>> Begin DATA PROVIDED

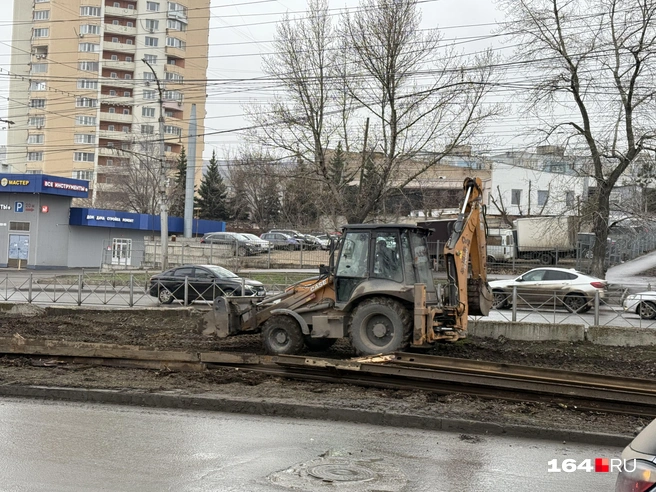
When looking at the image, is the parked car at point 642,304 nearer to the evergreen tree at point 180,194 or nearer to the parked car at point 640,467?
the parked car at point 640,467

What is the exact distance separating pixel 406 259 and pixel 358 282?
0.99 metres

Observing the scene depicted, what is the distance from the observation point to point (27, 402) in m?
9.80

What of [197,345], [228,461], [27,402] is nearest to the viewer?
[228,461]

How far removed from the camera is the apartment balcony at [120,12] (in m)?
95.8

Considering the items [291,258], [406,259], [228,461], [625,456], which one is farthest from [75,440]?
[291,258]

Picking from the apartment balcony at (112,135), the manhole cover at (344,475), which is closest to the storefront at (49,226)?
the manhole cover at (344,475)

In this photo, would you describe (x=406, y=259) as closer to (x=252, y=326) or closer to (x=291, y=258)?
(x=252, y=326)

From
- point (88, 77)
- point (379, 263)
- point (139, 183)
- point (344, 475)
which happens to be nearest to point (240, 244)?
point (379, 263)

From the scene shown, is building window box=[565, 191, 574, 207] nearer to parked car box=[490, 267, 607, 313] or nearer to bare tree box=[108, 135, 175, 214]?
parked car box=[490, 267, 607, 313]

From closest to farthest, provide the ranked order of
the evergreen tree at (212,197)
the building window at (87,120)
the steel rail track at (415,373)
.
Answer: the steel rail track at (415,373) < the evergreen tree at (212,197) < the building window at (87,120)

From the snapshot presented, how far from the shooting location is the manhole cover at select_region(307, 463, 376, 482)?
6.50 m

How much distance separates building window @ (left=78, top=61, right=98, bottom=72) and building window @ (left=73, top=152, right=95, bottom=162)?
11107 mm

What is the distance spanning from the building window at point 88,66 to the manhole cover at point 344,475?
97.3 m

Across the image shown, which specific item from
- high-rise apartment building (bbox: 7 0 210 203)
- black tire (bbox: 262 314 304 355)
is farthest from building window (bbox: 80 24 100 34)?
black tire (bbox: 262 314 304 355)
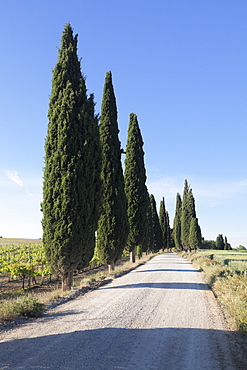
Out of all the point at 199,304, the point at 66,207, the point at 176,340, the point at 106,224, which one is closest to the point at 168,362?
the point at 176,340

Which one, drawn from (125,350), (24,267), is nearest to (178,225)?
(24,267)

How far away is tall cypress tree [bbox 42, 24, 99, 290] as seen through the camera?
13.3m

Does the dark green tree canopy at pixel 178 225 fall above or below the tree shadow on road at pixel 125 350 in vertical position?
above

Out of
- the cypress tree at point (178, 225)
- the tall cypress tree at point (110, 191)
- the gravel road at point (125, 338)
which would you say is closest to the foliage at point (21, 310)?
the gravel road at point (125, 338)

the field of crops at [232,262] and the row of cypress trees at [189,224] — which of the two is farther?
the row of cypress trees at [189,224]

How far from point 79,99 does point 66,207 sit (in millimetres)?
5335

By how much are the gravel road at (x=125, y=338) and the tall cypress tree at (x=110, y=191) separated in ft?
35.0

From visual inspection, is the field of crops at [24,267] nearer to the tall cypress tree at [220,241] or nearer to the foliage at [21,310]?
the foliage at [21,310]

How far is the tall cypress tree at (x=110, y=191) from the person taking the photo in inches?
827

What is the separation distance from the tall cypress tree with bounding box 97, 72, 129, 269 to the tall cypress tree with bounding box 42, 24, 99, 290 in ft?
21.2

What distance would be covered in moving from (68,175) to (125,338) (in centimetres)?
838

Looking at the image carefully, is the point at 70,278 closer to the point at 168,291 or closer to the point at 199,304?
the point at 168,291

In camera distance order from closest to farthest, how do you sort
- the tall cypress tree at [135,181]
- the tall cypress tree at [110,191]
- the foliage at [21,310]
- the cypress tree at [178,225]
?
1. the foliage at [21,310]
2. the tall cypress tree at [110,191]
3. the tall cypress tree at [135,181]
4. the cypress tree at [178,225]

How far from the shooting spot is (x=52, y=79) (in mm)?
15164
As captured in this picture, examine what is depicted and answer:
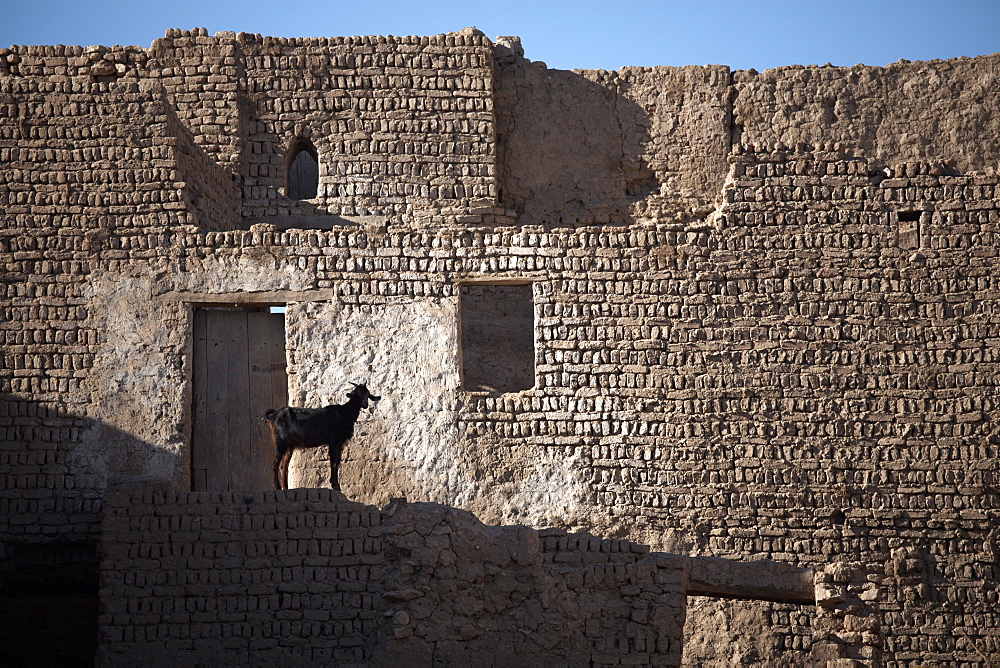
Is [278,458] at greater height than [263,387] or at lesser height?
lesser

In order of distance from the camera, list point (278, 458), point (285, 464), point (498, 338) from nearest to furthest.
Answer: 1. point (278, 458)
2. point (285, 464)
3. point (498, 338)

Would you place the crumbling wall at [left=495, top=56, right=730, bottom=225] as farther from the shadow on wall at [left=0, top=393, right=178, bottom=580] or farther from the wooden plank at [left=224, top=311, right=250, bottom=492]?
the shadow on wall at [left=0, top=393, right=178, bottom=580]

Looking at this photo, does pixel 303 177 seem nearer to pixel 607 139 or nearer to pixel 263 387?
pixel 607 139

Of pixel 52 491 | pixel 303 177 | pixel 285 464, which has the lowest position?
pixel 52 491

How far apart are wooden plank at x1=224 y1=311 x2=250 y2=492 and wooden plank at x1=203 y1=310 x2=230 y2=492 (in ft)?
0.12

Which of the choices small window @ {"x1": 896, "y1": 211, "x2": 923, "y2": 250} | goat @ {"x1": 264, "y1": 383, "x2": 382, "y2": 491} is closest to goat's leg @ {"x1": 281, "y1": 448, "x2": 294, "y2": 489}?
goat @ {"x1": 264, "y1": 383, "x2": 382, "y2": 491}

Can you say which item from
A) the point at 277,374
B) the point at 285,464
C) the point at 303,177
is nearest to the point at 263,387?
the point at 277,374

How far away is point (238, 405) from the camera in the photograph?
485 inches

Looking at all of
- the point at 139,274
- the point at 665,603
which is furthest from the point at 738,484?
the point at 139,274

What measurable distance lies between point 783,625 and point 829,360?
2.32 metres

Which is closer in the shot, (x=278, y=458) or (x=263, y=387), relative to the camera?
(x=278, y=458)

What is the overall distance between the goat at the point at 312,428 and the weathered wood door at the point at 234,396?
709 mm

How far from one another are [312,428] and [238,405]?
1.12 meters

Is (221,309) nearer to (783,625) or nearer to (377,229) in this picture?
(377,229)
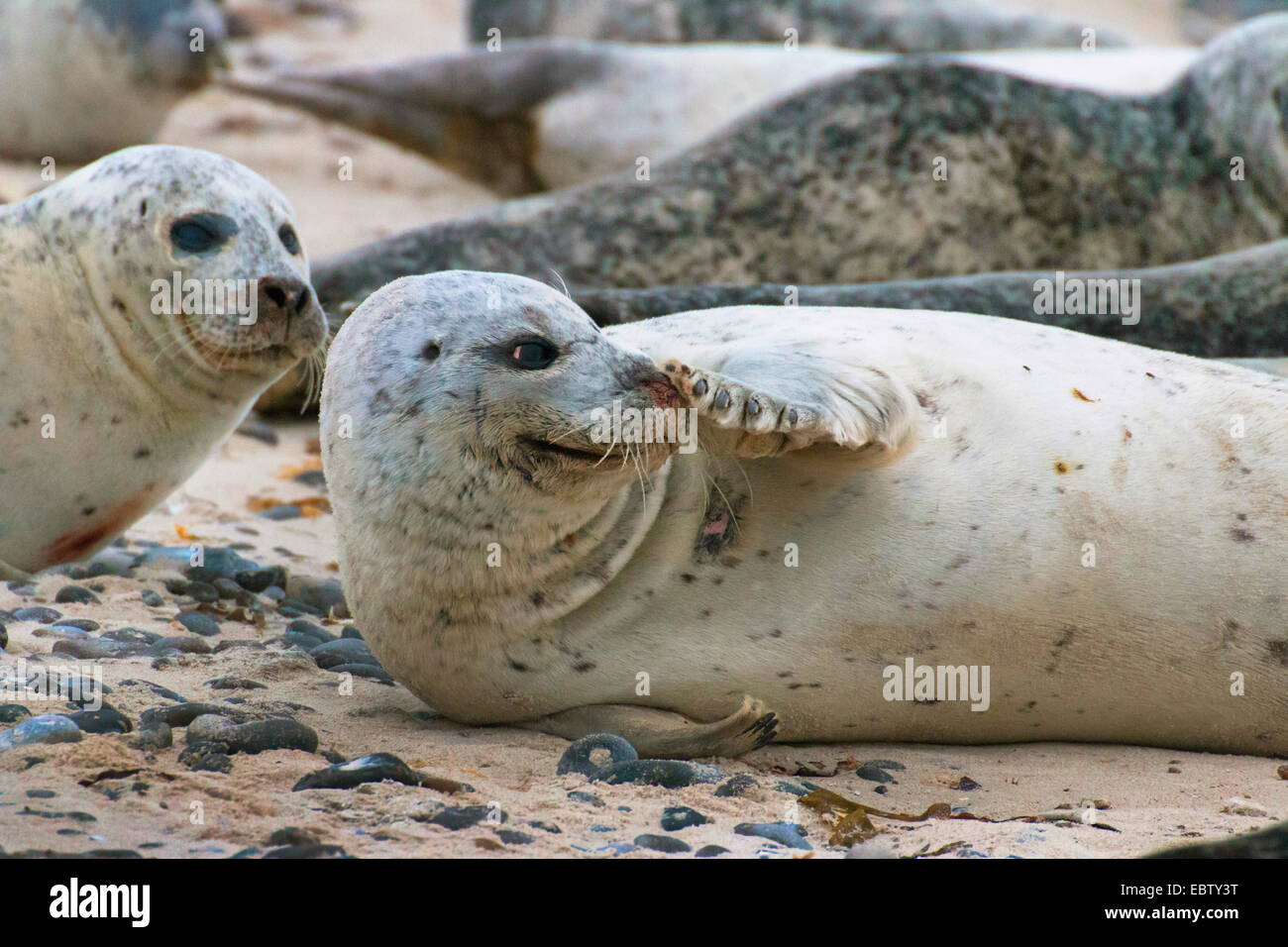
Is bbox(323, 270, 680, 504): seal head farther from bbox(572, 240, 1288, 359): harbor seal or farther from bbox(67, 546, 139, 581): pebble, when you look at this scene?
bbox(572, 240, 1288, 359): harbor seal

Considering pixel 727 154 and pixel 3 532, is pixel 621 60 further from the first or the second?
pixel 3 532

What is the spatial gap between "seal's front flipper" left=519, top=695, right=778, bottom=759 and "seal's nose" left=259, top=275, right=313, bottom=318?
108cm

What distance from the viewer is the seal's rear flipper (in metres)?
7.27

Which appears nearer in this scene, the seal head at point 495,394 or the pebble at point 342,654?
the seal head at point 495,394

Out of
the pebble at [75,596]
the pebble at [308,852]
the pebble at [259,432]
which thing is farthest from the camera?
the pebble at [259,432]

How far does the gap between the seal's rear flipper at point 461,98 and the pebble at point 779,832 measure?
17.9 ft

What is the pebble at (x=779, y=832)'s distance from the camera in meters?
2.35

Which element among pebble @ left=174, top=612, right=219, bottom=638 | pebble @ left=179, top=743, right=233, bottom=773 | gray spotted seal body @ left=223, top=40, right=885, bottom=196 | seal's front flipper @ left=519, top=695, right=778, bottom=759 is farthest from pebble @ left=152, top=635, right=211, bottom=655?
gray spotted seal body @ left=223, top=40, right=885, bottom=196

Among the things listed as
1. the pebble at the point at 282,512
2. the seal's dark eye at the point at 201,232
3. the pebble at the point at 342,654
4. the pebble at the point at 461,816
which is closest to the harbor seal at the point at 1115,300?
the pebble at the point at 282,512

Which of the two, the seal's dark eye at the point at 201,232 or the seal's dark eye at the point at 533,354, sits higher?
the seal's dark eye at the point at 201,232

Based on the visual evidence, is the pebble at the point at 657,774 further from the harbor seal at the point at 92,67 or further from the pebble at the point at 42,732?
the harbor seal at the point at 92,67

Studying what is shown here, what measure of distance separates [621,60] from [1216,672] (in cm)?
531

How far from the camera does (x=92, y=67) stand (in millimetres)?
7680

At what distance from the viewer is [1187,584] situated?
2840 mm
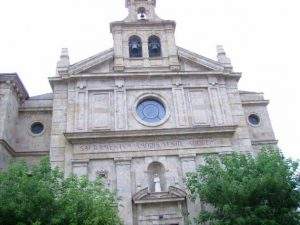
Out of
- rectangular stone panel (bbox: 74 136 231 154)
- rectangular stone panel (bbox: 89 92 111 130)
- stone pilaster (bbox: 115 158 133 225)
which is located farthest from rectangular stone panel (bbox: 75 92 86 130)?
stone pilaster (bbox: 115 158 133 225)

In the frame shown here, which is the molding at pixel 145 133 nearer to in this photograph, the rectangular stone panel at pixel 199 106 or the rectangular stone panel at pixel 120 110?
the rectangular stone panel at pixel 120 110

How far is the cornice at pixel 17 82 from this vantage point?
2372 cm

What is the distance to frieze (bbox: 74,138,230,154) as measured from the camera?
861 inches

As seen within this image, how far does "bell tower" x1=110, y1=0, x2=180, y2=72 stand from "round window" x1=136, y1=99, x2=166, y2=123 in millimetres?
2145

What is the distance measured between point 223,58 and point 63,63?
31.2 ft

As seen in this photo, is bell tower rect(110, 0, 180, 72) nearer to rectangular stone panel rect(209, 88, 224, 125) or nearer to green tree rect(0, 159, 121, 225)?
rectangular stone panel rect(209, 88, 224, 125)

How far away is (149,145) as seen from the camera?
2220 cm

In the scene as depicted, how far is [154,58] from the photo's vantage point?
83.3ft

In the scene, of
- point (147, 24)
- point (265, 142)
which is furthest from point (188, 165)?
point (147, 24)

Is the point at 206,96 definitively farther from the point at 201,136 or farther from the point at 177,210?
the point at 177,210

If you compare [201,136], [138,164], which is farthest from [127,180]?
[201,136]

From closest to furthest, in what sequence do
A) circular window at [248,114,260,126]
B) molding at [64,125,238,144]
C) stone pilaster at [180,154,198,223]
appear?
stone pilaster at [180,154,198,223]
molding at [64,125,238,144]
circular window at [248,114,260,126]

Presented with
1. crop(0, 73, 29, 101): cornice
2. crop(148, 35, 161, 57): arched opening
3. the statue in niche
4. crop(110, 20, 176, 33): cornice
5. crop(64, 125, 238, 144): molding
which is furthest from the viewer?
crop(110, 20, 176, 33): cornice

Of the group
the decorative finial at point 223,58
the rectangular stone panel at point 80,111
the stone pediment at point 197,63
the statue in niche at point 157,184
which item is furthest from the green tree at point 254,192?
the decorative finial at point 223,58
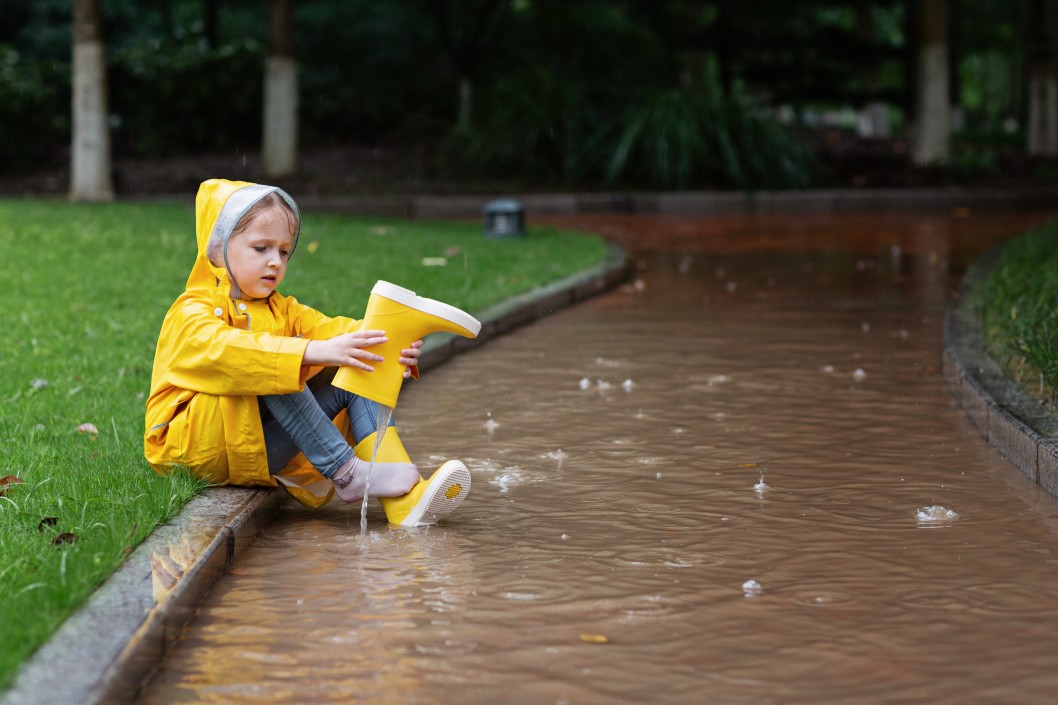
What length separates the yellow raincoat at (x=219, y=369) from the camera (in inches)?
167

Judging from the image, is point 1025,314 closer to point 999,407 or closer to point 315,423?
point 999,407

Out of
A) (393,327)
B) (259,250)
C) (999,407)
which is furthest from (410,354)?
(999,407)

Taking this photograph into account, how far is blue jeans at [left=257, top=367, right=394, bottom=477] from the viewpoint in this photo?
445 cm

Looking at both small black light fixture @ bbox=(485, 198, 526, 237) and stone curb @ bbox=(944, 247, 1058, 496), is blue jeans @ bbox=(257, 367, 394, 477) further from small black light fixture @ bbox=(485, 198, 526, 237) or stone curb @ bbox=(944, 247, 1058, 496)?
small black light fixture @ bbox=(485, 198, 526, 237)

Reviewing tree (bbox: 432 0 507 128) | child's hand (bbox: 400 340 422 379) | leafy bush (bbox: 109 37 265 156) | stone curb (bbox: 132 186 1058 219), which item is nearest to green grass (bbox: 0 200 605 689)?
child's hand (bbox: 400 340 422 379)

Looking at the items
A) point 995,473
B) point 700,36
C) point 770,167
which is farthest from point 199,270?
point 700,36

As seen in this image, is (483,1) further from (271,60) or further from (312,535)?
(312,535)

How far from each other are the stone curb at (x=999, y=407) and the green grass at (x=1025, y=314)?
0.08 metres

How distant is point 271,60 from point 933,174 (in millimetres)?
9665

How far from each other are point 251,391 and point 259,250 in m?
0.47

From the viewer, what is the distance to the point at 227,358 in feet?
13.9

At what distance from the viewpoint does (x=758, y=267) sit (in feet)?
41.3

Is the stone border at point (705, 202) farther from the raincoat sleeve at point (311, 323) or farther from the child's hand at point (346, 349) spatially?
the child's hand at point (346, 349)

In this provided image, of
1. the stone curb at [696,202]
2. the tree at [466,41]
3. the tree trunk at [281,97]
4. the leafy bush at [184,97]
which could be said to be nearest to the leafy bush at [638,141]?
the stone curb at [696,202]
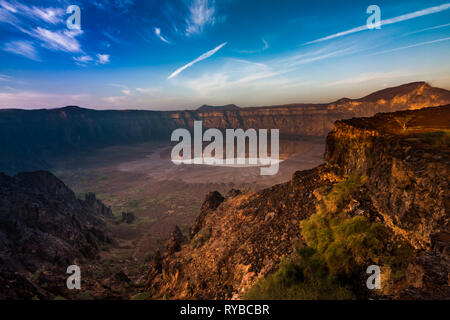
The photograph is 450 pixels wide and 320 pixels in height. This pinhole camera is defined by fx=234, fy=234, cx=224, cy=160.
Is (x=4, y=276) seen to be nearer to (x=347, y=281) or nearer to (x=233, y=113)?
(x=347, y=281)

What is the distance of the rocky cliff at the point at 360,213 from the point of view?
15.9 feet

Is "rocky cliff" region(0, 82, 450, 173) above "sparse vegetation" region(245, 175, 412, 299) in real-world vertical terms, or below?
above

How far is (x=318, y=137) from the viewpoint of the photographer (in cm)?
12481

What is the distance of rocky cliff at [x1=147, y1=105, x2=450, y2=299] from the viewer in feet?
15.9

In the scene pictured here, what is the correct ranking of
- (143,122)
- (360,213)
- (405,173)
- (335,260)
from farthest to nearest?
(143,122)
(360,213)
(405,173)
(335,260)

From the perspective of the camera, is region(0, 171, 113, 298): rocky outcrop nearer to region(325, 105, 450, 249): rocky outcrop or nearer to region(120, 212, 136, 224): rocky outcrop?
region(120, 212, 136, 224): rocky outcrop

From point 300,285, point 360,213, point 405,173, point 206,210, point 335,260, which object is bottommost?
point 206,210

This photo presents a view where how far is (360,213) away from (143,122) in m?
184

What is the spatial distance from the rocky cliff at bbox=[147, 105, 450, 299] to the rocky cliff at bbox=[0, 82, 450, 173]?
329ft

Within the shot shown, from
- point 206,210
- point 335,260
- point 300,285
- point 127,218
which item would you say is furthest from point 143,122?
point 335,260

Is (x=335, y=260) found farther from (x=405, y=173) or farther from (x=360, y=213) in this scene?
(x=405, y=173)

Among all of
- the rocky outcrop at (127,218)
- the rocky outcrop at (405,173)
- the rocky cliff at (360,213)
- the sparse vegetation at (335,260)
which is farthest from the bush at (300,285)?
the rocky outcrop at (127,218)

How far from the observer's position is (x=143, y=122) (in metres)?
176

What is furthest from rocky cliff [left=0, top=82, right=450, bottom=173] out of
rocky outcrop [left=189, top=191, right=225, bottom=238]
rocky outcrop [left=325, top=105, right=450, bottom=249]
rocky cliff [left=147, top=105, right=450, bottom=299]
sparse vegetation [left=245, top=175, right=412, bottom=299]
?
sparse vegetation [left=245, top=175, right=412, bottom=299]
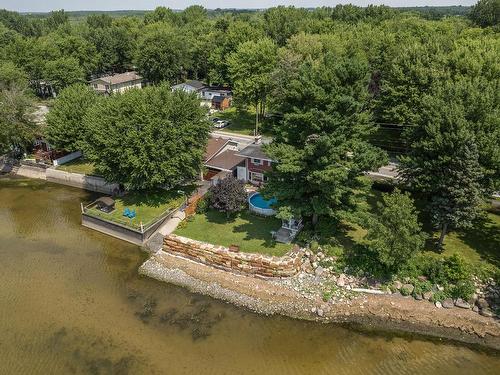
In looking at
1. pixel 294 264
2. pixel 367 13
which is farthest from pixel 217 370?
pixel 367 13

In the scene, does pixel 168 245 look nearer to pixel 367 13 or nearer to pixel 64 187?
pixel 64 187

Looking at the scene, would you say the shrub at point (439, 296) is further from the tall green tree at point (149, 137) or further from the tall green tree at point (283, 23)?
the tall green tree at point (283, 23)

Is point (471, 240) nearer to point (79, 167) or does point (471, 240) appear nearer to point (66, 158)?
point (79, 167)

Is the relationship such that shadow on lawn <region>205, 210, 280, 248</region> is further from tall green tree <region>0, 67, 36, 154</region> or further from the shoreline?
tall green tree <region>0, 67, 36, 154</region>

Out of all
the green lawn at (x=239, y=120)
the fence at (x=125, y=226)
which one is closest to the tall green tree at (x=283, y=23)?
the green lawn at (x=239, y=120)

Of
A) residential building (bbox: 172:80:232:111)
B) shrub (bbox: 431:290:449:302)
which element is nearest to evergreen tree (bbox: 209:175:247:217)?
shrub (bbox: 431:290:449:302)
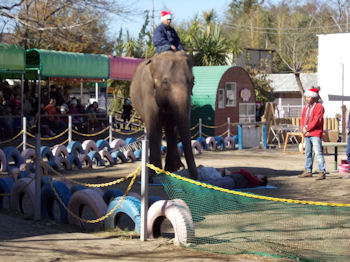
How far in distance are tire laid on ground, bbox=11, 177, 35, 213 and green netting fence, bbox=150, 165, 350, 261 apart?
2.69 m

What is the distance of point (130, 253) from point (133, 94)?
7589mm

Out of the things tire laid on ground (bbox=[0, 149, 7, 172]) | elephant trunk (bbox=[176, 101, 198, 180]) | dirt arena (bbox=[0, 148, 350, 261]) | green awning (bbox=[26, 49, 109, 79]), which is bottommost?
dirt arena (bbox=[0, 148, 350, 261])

>> End DATA PROVIDED

PROBLEM DESCRIPTION: In the listing above, find the line containing "How far in distance", then reproduce it and each line after it through the end, exactly and with nothing added.

EXPECTED ANSWER:
How far in distance are tire laid on ground, bbox=11, 177, 35, 213 and green netting fence, bbox=150, 165, 350, 261 apart?
2.69 m

What is the distance of point (130, 253) from point (133, 94)?
7589mm

Out of the things tire laid on ground (bbox=[0, 149, 7, 172]) | elephant trunk (bbox=[176, 101, 198, 180]) | dirt arena (bbox=[0, 148, 350, 261]) | green awning (bbox=[26, 49, 109, 79]), which is bottommost?
dirt arena (bbox=[0, 148, 350, 261])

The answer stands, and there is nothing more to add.